The New Faces of Christianity by Philip Jenkins, 2006, Oxford University Press
I got this book for Christmas this past year. I wanted it because I really know nothing about the growth of Christianity in Africa and Asia, and I wanted to know more. While this book is not a history of Christianity's growth in the twentieth century, it is a survey of what African and Asian Christians generally believe, and how that differs with what is known as "Western Christianity," which is Christianity as defined by the mainline U.S. and European denominations.
The author does a very good job of laying out the ways in which the Bible, and especially the Old Testament, resonates with African and Asian Christians. Because they live in a less-advanced society, Old and New Testament stories that seem anachronistic to an American like me can have direct relevance to someone who spends their life in subsistence farming, lacking adequate government services and health care. For most Africans, their daily life doesn't differ much at all from New Testament times, so it seems more relevant to them. We in the West, with ~1500 years of Christian culturation, have also lost the newness and the shock that can come from the gospels, as what Jesus had to say is in many ways quite radical; we're just so used to it that we can't see it.

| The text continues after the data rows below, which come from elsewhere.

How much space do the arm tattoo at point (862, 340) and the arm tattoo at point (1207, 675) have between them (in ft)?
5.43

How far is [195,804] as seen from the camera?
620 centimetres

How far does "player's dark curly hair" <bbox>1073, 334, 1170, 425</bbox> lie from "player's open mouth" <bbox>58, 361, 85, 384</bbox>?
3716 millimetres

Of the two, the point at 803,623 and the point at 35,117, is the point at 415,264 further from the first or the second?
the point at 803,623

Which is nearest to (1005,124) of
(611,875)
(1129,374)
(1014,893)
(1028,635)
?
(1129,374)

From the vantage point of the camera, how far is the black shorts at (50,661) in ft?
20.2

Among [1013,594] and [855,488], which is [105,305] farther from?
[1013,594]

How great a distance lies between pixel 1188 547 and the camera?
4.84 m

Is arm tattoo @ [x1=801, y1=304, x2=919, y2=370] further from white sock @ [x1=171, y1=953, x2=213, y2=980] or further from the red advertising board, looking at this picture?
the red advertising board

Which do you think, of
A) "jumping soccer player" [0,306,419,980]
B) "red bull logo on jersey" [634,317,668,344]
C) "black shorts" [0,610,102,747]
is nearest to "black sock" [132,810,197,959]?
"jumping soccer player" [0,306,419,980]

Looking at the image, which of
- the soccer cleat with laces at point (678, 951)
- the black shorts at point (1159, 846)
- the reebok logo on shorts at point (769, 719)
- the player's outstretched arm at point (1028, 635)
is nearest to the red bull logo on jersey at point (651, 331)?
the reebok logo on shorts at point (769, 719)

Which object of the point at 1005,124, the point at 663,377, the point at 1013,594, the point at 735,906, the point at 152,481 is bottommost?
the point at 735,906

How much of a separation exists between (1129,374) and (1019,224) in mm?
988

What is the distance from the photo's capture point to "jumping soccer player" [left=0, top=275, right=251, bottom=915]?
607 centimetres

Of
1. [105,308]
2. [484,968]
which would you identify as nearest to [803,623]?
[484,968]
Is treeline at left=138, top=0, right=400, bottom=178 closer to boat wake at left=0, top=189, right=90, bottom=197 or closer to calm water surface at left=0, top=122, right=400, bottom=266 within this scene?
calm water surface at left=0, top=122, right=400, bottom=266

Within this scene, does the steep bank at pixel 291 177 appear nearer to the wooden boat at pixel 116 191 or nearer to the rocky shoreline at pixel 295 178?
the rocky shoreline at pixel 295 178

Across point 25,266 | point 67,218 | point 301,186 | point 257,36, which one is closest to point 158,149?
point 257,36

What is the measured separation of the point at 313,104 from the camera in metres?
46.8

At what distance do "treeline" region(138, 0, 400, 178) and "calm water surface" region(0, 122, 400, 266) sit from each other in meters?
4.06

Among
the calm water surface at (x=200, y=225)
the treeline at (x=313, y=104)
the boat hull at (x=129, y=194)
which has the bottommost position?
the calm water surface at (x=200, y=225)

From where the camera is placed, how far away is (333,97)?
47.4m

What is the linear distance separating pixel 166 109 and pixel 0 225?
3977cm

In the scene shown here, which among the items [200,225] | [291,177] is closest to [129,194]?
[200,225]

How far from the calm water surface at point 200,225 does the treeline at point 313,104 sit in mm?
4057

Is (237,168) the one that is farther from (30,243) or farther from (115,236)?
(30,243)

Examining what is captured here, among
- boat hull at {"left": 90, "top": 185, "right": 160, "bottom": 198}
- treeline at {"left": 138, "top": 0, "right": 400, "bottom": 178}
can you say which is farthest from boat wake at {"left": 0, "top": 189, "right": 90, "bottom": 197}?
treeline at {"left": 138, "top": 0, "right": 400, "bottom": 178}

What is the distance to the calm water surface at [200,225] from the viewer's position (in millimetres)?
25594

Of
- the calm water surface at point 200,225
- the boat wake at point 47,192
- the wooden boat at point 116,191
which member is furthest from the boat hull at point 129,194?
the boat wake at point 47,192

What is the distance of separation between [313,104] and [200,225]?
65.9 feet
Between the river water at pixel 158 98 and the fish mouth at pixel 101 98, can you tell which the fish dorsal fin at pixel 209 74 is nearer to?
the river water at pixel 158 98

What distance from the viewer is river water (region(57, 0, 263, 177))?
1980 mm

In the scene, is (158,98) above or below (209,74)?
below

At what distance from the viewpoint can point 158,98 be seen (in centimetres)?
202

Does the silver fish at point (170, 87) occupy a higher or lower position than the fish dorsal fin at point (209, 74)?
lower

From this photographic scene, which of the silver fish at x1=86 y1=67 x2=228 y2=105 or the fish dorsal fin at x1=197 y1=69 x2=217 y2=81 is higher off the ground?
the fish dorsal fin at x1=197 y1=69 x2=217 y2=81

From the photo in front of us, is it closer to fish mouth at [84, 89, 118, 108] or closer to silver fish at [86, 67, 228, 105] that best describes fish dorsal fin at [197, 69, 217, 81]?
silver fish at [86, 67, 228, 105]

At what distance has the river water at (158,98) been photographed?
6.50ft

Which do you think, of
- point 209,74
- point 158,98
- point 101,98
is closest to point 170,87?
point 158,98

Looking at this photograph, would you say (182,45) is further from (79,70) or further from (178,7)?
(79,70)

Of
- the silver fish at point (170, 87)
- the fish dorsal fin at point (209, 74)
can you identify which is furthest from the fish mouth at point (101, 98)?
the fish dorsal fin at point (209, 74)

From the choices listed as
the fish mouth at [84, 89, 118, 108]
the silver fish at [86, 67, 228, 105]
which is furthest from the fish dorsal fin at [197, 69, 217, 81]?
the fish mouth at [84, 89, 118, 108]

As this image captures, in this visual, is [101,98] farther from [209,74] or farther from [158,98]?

It isn't all good, though. The author also talks about some of the ways that Christian teachings have been mixed with native Confucian or pagan beliefs, and how the scriptures are sometimes highly mangled to try to make them fit pre-conceived notions. Nothing that we haven't seen before, of course, but a good counterpoint to the general feeling that African and Asian Christianity is truer to the actual written words of the Bible. Overall, this was a fine read, and both encouraging and thought-provoking in its protrayal of the growth of Christianity in other parts of the world.